Ich will mich der Gravität, die mein Denken nach unten drückt, entziehen.
Meine Mutter, die Psychologin ist, fragte sich, ob in mir eine Sehnsucht nach Dissoziation sei, eine entsetzliche Sehnsucht sogar, aber ich antwortete, dass diese Sehnsucht nicht in mir sei, sondern in der Welt, was hin und wieder auf uns alle abfärben würde, zumindest wenn wir eine Sensibilität dafür entwickelt hätten.
»In einer ironischen und tödlichen (da jedes Mal widersprüchlichen) Inversion von Form und Hintergrund wird derjenige, der in einer ‘Umwelt‘ lebt, zur ‘Umwelt‘ und umgekehrt: Es ist die Krise einer immer doppeldeutigeren ‘Umwelt‘, von der wir nie wissen, wie sie zu uns steht – noch wissen wir, wie wir zu ihr stehen.« (Deborah Danowski, Eduardo Viveiros de Castro)
»Die Zerstreutheit der Ereignisse ist aber ungewöhnlich. Ihre Auswirkungen fallen kaum ins Gewicht.« (Henri Bergson)
»Ein Minimum an Zerstörung kann zu einem Maximum an Freiheit führen.« (Marcus Steinweg)
Jede Abweichung findet statt innerhalb einer Gesellschaft, die ich versuche zu verstehen, während ich gleichzeitig das Gefühl habe, mich in einem Zustand zunehmender Derealisation zu befinden.
»Das, was Trap ausmacht, zahlt ein auf einen Modus des dreckigen Realismus (dirty realism). Wahrscheinlich ist es die einzige Literatur, die es vermag, das strukturelle Gefühl der Zeit einzufangen, in der sie entsteht, und mit Sicherheit ist Trap die einzige amerikanische Literatur überhaupt, die von sich behaupten kann, dass sie eine breite Anhängerschaft hat, und zwar durch alle races und Klassen hindurch. Die Referenzpunkte von Trap sind austauschbar und naheliegend, erregend und langweilig, trivial und trendy – wie Kabelfernsehen. Sport, Filme, Comedy, Drogen, Scarface, Reality-TV, Essen, schlechte Bildung, abgefuckte Wohnsituationen: Die schier unendliche Energie eines effizienten kapitalistischen Systems, das sich über eine zerbröckelnde und erniedrigende soziale Struktur legt, wobei sich die darunterliegenden, durch das System erst verursachten Spannungen zwischen Klassen, races und Geschlechtern reproduzieren und sogar verstärken.« (Jesse McCarthy)
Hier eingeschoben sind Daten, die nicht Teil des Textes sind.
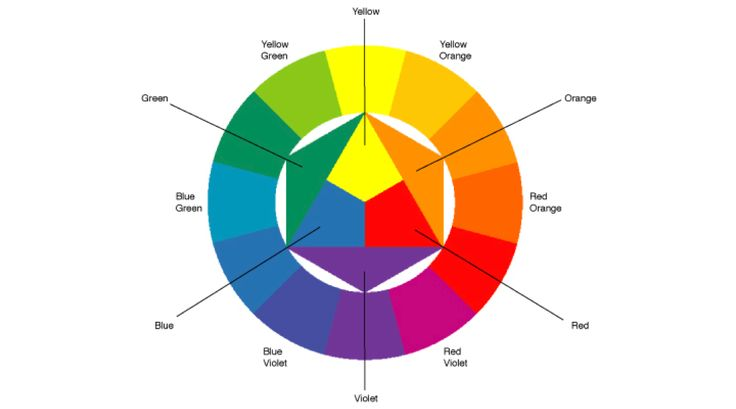 itten colour wheel theory - Google Search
Im Insuffizienten materialisiert sich der Glitch. Alles verschmiert. Ich versuche ihn zu beschwören, wenn ich geschützt bin am Schreibtisch, damit Risse entstehen, durch die ich in eine umgebungslose Umgebung entkommen kann: wo ich mir selbst ausgesetzt bin, wo nichts haltbar ist. Damit ein Denken vonstatten geht, das wirklich einwirkt auf die Welt. Weil dann eine Veränderung passiert, mindestens in mir selbst.
Nur was ist mit Insuffizienzen, die wir andauernd, ohne es zu wollen, selbst hervorbringen, einfach, weil wir leben und sterben?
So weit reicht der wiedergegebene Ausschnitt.